Task
Copy out all of the entries exactly as they appear.

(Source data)
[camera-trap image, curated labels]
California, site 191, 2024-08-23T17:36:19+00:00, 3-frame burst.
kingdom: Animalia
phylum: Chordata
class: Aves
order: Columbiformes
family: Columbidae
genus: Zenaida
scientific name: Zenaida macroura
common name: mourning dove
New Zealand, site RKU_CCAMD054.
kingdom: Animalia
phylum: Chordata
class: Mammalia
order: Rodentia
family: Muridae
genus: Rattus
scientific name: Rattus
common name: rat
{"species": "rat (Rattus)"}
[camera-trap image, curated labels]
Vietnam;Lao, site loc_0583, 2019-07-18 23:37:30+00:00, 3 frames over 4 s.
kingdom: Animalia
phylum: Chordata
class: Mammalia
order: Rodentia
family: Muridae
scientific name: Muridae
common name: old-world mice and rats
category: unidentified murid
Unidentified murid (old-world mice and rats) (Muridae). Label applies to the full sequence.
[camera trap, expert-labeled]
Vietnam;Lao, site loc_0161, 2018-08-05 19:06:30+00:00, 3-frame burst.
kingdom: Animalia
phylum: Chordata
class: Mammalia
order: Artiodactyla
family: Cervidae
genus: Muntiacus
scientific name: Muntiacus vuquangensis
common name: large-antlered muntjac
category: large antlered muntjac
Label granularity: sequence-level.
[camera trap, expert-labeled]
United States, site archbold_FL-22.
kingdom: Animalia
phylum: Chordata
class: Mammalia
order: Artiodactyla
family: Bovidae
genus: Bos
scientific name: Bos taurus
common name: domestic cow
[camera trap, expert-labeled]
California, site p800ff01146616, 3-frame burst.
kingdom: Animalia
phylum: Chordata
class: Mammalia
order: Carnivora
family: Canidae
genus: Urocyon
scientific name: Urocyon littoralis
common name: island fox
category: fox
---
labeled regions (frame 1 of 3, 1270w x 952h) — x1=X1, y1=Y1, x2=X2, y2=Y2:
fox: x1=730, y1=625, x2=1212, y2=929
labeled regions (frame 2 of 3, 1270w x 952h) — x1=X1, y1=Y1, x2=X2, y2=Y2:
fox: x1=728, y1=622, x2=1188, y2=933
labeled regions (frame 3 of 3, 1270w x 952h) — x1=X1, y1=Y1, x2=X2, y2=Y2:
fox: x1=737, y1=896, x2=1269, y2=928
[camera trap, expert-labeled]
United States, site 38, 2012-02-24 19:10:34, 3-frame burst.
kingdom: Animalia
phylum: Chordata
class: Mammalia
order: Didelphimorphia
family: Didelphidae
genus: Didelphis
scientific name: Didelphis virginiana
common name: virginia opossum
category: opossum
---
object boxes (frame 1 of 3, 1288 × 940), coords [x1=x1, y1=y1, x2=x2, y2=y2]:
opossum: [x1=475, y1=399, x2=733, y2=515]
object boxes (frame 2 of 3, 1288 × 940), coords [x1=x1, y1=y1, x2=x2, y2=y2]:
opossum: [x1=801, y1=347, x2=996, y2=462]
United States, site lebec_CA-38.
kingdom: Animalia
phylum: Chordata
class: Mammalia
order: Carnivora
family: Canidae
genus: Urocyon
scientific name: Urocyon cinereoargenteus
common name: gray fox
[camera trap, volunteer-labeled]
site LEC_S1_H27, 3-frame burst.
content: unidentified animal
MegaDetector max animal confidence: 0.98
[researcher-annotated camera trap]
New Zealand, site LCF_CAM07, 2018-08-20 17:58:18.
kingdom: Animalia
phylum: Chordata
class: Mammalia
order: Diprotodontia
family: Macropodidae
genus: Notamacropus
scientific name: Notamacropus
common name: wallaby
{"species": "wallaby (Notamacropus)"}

Task answer
[camera-trap image, curated labels]
California, site 191, 2024-08-23T17:36:19+00:00, 3-frame burst.
kingdom: Animalia
phylum: Chordata
class: Aves
order: Columbiformes
family: Columbidae
genus: Zenaida
scientific name: Zenaida macroura
common name: mourning dove
New Zealand, site RKU_CCAMD054.
kingdom: Animalia
phylum: Chordata
class: Mammalia
order: Rodentia
family: Muridae
genus: Rattus
scientific name: Rattus
common name: rat
{"species": "rat (Rattus)"}
[camera-trap image, curated labels]
Vietnam;Lao, site loc_0583, 2019-07-18 23:37:30+00:00, 3 frames over 4 s.
kingdom: Animalia
phylum: Chordata
class: Mammalia
order: Rodentia
family: Muridae
scientific name: Muridae
common name: old-world mice and rats
category: unidentified murid
Unidentified murid (old-world mice and rats) (Muridae). Label applies to the full sequence.
[camera trap, expert-labeled]
Vietnam;Lao, site loc_0161, 2018-08-05 19:06:30+00:00, 3-frame burst.
kingdom: Animalia
phylum: Chordata
class: Mammalia
order: Artiodactyla
family: Cervidae
genus: Muntiacus
scientific name: Muntiacus vuquangensis
common name: large-antlered muntjac
category: large antlered muntjac
Label granularity: sequence-level.
[camera trap, expert-labeled]
United States, site archbold_FL-22.
kingdom: Animalia
phylum: Chordata
class: Mammalia
order: Artiodactyla
family: Bovidae
genus: Bos
scientific name: Bos taurus
common name: domestic cow
[camera trap, expert-labeled]
California, site p800ff01146616, 3-frame burst.
kingdom: Animalia
phylum: Chordata
class: Mammalia
order: Carnivora
family: Canidae
genus: Urocyon
scientific name: Urocyon littoralis
common name: island fox
category: fox
---
labeled regions (frame 1 of 3, 1270w x 952h) — x1=X1, y1=Y1, x2=X2, y2=Y2:
fox: x1=730, y1=625, x2=1212, y2=929
labeled regions (frame 2 of 3, 1270w x 952h) — x1=X1, y1=Y1, x2=X2, y2=Y2:
fox: x1=728, y1=622, x2=1188, y2=933
labeled regions (frame 3 of 3, 1270w x 952h) — x1=X1, y1=Y1, x2=X2, y2=Y2:
fox: x1=737, y1=896, x2=1269, y2=928
[camera trap, expert-labeled]
United States, site 38, 2012-02-24 19:10:34, 3-frame burst.
kingdom: Animalia
phylum: Chordata
class: Mammalia
order: Didelphimorphia
family: Didelphidae
genus: Didelphis
scientific name: Didelphis virginiana
common name: virginia opossum
category: opossum
---
object boxes (frame 1 of 3, 1288 × 940), coords [x1=x1, y1=y1, x2=x2, y2=y2]:
opossum: [x1=475, y1=399, x2=733, y2=515]
object boxes (frame 2 of 3, 1288 × 940), coords [x1=x1, y1=y1, x2=x2, y2=y2]:
opossum: [x1=801, y1=347, x2=996, y2=462]
United States, site lebec_CA-38.
kingdom: Animalia
phylum: Chordata
class: Mammalia
order: Carnivora
family: Canidae
genus: Urocyon
scientific name: Urocyon cinereoargenteus
common name: gray fox
[camera trap, volunteer-labeled]
site LEC_S1_H27, 3-frame burst.
content: unidentified animal
MegaDetector max animal confidence: 0.98
[researcher-annotated camera trap]
New Zealand, site LCF_CAM07, 2018-08-20 17:58:18.
kingdom: Animalia
phylum: Chordata
class: Mammalia
order: Diprotodontia
family: Macropodidae
genus: Notamacropus
scientific name: Notamacropus
common name: wallaby
{"species": "wallaby (Notamacropus)"}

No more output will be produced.